彼は冗談のつもりで口にしたのだが、言ってから後悔して顔を顰めた。

――若い女性と密室にいるというのに、ベッドの見える所でベッドの話題を出してどうする! まるで誘っているみたいではないか!

だがそのニルファルも胸元のゆるいゆったりとした服を着ていて、まるで誘惑しているようである。鎧を着ていた時は無理に押さえ込んでいた胸も、今では身体を動かす度にたぷんたぷんと揺れている。恐らくはノーブラだ。
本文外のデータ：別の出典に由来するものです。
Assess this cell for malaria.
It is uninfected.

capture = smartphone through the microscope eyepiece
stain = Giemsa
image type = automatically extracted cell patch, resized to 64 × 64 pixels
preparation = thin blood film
授乳期だから胸が張るのかもしれないが、そんなのを見せつけられたら男の方も違うところが張ってしまうではないか! 再婚するまで長く女人を断っていたことになっているルキウスだが、実のところ定期的にリーヴィアとコソコソと逢瀬を続けていたのであって、こんなに長く禁欲しているのは10年ぶりくらいである。たとえ目の前に居るのが同盟国の皇妃だろうと、さらには娘の友人であろうとも、どうしても異性として意識してしまうのが健康な中年男の(せい)であり(さが)である。だが彼女にはそれがまるで分かっていないようだった。
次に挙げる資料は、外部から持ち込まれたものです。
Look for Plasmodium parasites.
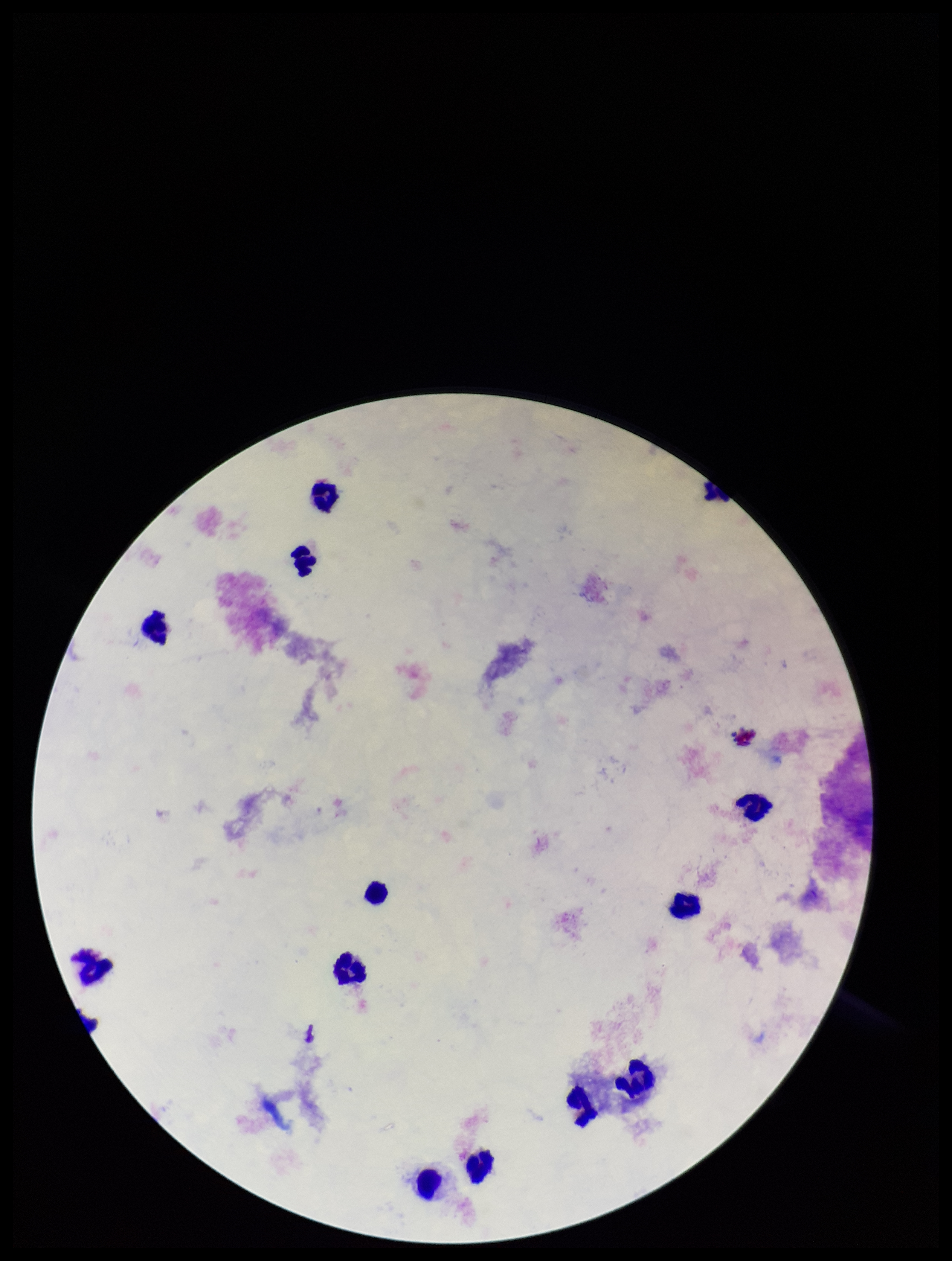

None detected.

Summary:
  - Parasite count: 0
  - Stain: Giemsa
  - Capture: smartphone photograph through the microscope eyepiece
  - Preparation: thick blood smear
  - Field of view: one from this slide
  - Patient malaria status: negative
  - Leukocyte count: 13
  - Image size: 952×1261 pixels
「そうだろうなぁ。風呂も小さいから2人で入った時には身動きも出来なかったし」

「ぶふぅぉっ!」

何気なく呟いたニルファルの言葉にルキウスは盛大にお茶を吹いた。

「ゴホッ、ゴホゴホッ!」

「だっ、大丈夫ですか! ああ、服がお茶でビショビショです。すぐに脱いで下さい!」

服を脱がされそうになったルキウスは慌てて飛び上がった。

「わ、若い女性の前で服など脱げるか! お前は黙ってニルファル殿の胸でも見ていればいいのだ、ズスタス(◆◆◆◆)!」

 ルキウスを脱がせようとしたのはズスタスだった。ニルファルと二人っきりにならないために呼びつけて同席させたのだが、ドルク語が分からない彼は無言のままずっとニルファルのおっぱいを見つめていたのである。それがルキウスがむせた途端に、媚びを売ろうと飛びついたのだ。

「ごっ、誤解です! 余がここにいるのは叔父上のためです! 叔父上しか目に入りません!」

それは明らかに嘘だったが、嘘だと分かっていても気持ち悪かった。同性愛者じゃなくて両性愛者なのだと分かっていても、気持ち悪いものは気持ち悪いのだ。ルキウスは無言で一歩下がった。ちょっと窮屈になっていた彼のズボンも、今のですっかり動きやすくなっていた。だが今度はニルファルが彼のシャツを掴んだ。

「ルキウス殿、脱いだ方がいいぞ。この季節に濡れたままでいたら風邪をひいてしまう」

 ニルファルの身長はリーヴィアやイゾルテよりも高かったが、それでも160cm程度だ。シャツのボタンと格闘していると、その緩やかな胸元から魅惑の谷間が顕になり、(かぐわ)しい匂いが漂ってきた。……長旅で体臭がきついのだ。ルキウスだけは毎日風呂に入っていたので余計にきつく感じた。しかし女の手でシャツを脱がされる感覚は、これでなかなか悪いものではない。最近は従卒(当然♂)に着替えを手伝ってもらっているので、感動も一入(ひとしお)である。

「せっかくだから風呂に入ったらどうだ? イゾルテのお返しに私が身体を洗ってやろうか?」

そう言って彼女の手がベルトに伸びた時、ルキウスはうっかり頷きそうになった。

「いやいや、服を着替えるだけで十分だ!」

彼は控えの間に飛び込むとクローゼットの中に閉じこもった。

「惜しかった……。いや、危なかったんだ! リーヴィアやイゾルテに怒られるのはもちろん、あやうくドルクと戦争になるところだった……」

不倫で滅ぶのは古代のトロロイヤ市だけで十分だ。いくらルキウスがトロロイヤ市の王族の末裔(注1)だと言っても、一時の気の迷いで国を滅ぼす訳にはいかない。それくらいならズスタスを相手にした方がマシだ。ついでにいうと、ズスタスも相手にしない方が遥かにマシである。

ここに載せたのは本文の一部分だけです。